Florida State University College of Law is the law school of Florida State University in Tallahassee. The law school's highly accomplished and accessible law faculty delivers a program that has an interdisciplinary orientation designed to produce well-rounded and effective lawyers.

The law school borders the southeast quadrant of the University's campus, near the Donald L. Tucker Center, an arena and part of the Tallahassee civic center area. The College of Law campus consists of four major buildings, four historic houses around a green and five parking lots. It occupies two full city blocks and is directly across the street from the Florida Supreme Court and one block from the Florida Legislature. The school's most recent addition is its 50,000-square-foot Advocacy Center, which includes five courtrooms. It is the nation's finest facility for advocacy training.

Read more about Florida State University College Of Law:  Programs, Rankings, Faculty, Journals, Job Placement and Alumni

Famous quotes containing the words florida, state, university, college and/or law:

    In Florida consider the flamingo,
    Its color passion but its neck a question.
    Robert Penn Warren (1905–1989)

    Lead bullets flattened by human teeth have been found on the camp site. Soldiers who had been caught stealing food from nearby farms customarily chewed on a bullet as the lash was laid on their bare backs.
    —For the State of New Jersey, U.S. public relief program (1935-1943)

    Television ... helps blur the distinction between framed and unframed reality. Whereas going to the movies necessarily entails leaving one’s ordinary surroundings, soap operas are in fact spatially inseparable from the rest of one’s life. In homes where television is on most of the time, they are also temporally integrated into one’s “real” life and, unlike the experience of going out in the evening to see a show, may not even interrupt its regular flow.
    Eviatar Zerubavel, U.S. sociologist, educator. The Fine Line: Making Distinctions in Everyday Life, ch. 5, University of Chicago Press (1991)

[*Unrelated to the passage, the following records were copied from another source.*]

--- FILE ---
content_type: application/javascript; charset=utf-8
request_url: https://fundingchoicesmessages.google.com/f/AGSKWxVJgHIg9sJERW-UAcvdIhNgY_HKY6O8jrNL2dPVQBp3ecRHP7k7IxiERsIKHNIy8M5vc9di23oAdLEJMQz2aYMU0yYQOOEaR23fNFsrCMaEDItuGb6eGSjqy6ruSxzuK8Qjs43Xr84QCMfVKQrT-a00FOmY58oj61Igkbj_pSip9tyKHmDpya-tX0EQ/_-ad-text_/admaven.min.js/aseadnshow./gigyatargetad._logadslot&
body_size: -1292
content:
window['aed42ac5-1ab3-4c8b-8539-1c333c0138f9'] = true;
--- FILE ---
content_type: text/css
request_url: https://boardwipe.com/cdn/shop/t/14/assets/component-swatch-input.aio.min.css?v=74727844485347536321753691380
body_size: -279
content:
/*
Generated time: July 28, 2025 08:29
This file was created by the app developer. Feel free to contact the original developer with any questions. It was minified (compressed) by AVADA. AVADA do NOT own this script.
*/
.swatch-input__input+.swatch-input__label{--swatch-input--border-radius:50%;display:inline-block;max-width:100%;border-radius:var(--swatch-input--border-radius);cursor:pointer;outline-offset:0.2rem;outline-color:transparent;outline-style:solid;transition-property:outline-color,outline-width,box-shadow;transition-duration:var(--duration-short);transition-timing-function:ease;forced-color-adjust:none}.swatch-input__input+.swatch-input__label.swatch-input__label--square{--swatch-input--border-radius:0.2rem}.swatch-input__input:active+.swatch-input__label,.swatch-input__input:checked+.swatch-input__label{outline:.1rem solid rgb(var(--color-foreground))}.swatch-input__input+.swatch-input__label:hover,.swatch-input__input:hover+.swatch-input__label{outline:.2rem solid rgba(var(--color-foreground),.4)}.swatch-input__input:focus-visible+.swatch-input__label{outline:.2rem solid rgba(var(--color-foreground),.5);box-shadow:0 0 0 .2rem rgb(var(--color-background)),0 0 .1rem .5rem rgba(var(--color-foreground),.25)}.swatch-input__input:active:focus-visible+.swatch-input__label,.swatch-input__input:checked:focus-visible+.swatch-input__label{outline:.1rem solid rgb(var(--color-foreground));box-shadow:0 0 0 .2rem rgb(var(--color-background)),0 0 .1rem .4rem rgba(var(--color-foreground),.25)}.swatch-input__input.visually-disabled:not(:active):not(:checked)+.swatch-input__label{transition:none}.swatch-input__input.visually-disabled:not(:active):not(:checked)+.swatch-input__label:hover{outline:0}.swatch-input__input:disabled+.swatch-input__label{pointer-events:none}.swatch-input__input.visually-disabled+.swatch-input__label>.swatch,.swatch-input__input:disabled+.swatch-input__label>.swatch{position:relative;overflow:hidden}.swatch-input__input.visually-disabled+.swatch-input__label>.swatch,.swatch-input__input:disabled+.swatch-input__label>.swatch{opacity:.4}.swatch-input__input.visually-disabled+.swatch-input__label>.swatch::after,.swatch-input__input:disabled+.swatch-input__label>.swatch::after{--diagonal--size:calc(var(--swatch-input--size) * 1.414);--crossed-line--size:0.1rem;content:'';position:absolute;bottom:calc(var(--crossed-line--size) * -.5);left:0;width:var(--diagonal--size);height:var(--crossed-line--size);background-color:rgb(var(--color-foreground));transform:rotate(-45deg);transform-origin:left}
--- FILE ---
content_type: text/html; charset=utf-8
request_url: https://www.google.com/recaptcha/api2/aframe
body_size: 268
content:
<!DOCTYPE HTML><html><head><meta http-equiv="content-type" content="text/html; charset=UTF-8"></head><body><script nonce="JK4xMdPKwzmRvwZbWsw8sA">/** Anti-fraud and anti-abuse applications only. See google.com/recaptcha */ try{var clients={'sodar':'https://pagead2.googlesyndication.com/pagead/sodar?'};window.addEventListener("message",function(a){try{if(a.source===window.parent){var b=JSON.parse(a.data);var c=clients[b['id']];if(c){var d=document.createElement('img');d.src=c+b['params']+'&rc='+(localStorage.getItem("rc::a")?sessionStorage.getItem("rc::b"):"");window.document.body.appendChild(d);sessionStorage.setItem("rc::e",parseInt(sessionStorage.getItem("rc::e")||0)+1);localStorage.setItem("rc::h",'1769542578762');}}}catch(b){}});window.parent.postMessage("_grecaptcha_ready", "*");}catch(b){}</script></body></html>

    No girl who is going to marry need bother to win a college degree; she just naturally becomes a “Master of Arts” and a “Doctor of Philosophy” after catering to an ordinary man for a few years.
    Helen Rowland (1875–1950)

    From the war of nature, from famine and death, the most exalted object which we are capable of conceiving, namely, the production of the higher animals, directly follows. There is grandeur in this view of life, with its several powers, having been breathed into a few forms or into one; and that, whilst this planet has gone cycling on according to the fixed law of gravity, from so simple a beginning endless forms most beautiful and most wonderful have been, and are being, evolved.